Bolesław bezlitośnie i bez sądów zaczął wymierzać swoją sprawiedliwość. Dezerterów zabijał, a niewierne żony okrutnie upokarzał. Siał strach i śmierć, zapominając, że sam też nie jest bez winy i również niejednokrotnie dopuszczał się zdrady. Poddani byli zastraszeni. Duchowni bali się stanąć po ich stronie. Wszyscy okazali się bezsilni i bezradni wobec okrucieństwa króla. Woleli się nie narażać, dbając o własne głowy.
Tylko jeden człowiek odważnie mu się sprzeciwiał. Stanisław wiele razy stawał przed królem. Rozmawiali na osobności. Król jednak pozostawał nieugięty. Biskup zaczął więc napominać go
z ambony, lecz i to nie pomogło. Król próbował go oczerniać, osłabić autorytet biskupa i szacunek, jakim darzyli go ludzie. W końcu biskup nakazał księżom przerywanie Mszy św., ilekroć król wstąpi na nabożeństwo do kościoła.

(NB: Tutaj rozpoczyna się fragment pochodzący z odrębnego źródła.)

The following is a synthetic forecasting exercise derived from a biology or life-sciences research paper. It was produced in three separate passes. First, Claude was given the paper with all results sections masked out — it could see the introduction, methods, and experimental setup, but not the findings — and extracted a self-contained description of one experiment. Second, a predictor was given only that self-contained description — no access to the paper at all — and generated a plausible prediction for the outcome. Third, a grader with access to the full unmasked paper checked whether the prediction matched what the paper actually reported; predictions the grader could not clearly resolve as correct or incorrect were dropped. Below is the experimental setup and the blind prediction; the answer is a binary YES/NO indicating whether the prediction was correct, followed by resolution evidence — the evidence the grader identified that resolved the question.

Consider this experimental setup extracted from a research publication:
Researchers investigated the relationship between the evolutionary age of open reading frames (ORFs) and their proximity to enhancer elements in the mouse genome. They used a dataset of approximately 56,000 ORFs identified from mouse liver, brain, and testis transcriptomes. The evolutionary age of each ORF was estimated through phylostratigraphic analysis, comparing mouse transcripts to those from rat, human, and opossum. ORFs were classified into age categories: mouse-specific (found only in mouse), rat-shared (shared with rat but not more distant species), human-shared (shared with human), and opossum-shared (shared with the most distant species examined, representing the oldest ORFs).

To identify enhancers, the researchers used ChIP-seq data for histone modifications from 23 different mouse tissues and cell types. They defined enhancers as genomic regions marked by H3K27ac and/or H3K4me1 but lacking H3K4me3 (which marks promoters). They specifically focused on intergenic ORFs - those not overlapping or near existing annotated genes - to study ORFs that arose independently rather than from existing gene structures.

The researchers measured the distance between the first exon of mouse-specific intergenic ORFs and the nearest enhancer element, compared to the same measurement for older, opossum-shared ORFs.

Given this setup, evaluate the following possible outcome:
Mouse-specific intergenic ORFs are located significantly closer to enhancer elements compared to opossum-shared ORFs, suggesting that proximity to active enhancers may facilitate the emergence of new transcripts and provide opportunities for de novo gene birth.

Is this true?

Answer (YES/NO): YES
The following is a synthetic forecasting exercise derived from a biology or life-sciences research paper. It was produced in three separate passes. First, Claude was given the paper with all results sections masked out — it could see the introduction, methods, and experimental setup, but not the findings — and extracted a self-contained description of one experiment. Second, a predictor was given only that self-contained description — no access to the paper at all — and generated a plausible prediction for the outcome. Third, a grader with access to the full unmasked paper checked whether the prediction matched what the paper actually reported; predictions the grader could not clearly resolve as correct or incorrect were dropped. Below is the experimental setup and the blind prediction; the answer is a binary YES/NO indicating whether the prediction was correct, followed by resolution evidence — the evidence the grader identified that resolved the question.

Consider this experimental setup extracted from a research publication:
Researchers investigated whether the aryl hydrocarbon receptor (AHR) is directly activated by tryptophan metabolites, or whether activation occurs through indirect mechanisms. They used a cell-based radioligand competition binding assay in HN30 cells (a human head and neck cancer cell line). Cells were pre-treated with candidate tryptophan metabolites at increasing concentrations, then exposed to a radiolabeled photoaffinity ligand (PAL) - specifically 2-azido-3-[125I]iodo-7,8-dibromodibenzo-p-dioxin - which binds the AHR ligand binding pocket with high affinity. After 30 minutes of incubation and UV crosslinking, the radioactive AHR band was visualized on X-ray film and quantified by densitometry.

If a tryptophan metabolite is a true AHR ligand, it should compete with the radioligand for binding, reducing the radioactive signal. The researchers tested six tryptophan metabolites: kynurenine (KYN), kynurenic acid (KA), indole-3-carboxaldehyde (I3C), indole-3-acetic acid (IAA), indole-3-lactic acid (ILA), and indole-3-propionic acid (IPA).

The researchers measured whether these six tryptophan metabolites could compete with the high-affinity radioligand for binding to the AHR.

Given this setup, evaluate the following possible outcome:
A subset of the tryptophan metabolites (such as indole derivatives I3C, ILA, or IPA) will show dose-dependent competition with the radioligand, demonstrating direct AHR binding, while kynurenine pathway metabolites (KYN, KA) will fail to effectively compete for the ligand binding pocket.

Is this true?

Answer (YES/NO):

Ani drgnie, wierny do końca
11 kwietnia 1079 roku Biskup Stanisław wraz z innymi duchownymi udał się do kościoła na Skałce, by odprawić Mszę Świętą przebłagalną za grzechy swoje i całego narodu oraz o nawrócenie króla. W trakcie sprawowania Eucharystii, prawdopodobnie już pod koniec, do świątyni z hukiem wkroczył król ze swoimi rycerzami. Idąc w stronę prezbiterium wyciągnął miecz. Podszedł do modlącego się biskupa i zanurzył miecz w jego głowie (w tamtych czasach kapłan sprawował Eucharystię w obrządku łacińskim, stojąc tyłem do ludzi). Rozkazał rycerzom wywlec ciało przed kościół, poćwiartować je i rozrzucić naokoło.
(Nie)spodziewane skutki okrutnego czynu
W ten sposób, diecezja straciła biskupa, a Polska – króla. Za mord na biskupie Bolesław utracił koronę, a lud odwrócił się od niego. Rzym natychmiast po morderstwie pozbawił polskiego króla tytułu chrześcijańskiego władcy. Musiał uciekać na Węgry i zmarł na wygnaniu. Do końca nie wiadomo, jak i kiedy się to stało. Niektóre przekazy wskazują na klasztor benedyktynów w Osjaku, gdzie męczony wyrzutami sumienia podobno pojednał się z Bogiem i w milczeniu pokutował za swoje grzechy. Tamtejsza ludność przekazała historię o Królu-Pokutniku.
Wieść o męczeństwie i odwadze biskupa Stanisława natomiast rozniosła się szybko po królestwie i poza jego granicami. Jego ciało pochowano w Krakowie w kościele na Skałce, a po 10 latach w uroczystej procesji przeniesiono do katedry na Wawelu.
Kult biskupa Stanisława
Mówiono, że rozrzucone przez rycerzy części ciała biskupa zrosły się i to miało symbolizować przyszłe zjednoczenie Królestwa Polskiego.
Bezdyskusyjny jest szybki rozwój kultu świętego. Za jego przyczyną działy się cuda, uzdrowienia. Kult krakowskiego biskupa rozszerzał się nie tylko ze względu na liczne łaski, ale głównie przez podziw za jego postawę wobec zła, jakiego był świadkiem.
Główny patron Polski
Liczne cuda i popularność kultu biskupa Stanisława ze Szczepanowa uwieńczone zostały kanonizacją przez papieża Innocentego IV w dniu 17 września 1253 r., w Asyżu (do dziś są tam freski przedstawiające polskiego świętego).
Na świecie św. Stanisława, biskupa i męczennika, wspomina się 11 kwietnia. W całej Polsce natomiast, a zwłaszcza w Krakowie, świętujemy 8 maja. Wtedy, z katedry na Wawelu, sprzed grobu świętego, wyrusza wielka procesja do kościoła na Skałce, do miejsca jego męczeństwa. Tam też, odbywa się uroczysta Msza Święta gromadząca biskupów, kapłanów i licznych przedstawicieli całego społeczeństwa.